Nun mache ich dem Genossen Bebel natürlich keinen Vorwurf daraus, dass er den Artikel Liebknechts vergessen oder vielleicht gar nicht gelesen hat. Aber dann hätte er wirklich eine kurze Anfrage an mich richten sollen, ehe er mich in dieser Weise öffentlich verdächtigte. Ich lasse mir sicherlich aus bekannten Gründen mehr von ihm gefallen, als von irgend einem andern Menschen [2} und habe mir gern Schweigen auferlegt, als er kürzlich bei einem andern Anlass meine Person durch eine ebenso grundlose wie kränkende Unterstellung verletzte. Aber in dem vorliegenden Falle handelt es sich nicht um eine Person, sondern um ein System, das leider immer weiter um sich greift, um das System jedem Parteigenossen, der leitende Parteiinstanzen, auch in der sachlichsten Weise kritisiert, sofort mindestens gehässige Beweggründe unterzuschieben.

Und dagegen sollte jeder protestieren, der darunter zu leiden hat.

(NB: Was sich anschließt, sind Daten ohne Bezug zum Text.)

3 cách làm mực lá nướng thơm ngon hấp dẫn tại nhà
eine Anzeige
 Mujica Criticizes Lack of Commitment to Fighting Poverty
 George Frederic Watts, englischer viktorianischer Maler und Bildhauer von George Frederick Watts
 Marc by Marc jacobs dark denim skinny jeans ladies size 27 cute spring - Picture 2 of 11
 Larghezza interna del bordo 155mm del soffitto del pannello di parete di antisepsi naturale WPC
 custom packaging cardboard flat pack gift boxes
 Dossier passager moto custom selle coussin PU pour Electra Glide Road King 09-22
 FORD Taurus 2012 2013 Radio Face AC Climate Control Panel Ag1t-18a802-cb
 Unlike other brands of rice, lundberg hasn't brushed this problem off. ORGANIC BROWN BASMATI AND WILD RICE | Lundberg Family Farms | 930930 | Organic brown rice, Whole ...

Dass die Bäume nicht in den Himmel wachsen werden, ist freilich durch die Resolutionen der Berliner, Bremer und Hamburger Arbeiter in der Dämpfungssache verbürgt. Aber man kann den Tag gar nicht schnell genug herbeiwünschen, an dem die „Freiheit der Kritik“ innerhalb der Partei aufhören wird, jenen Pflaumen und Klößen zu gleichen, die ein vorzügliches Gericht sind: nur dass, wer davon isst, auch daran stirbt.

* * *

Anmerkungen

1. Karl Liebknecht, Parlamentarisches, Die Neue Zeit, 4. Jahrgang 1886, S. 19 ff. und 308 ff.

2. Bebel holte Mehring 1890 in die Partei, obwohl dieser sie in den ersten Jahren des Sozialistengesetzes heftig bekämpft hatte, und nahm ihn auf dem Dresdener Parteitag 1903 gegen eine Hetzkampagne der Revisionisten in Schutz.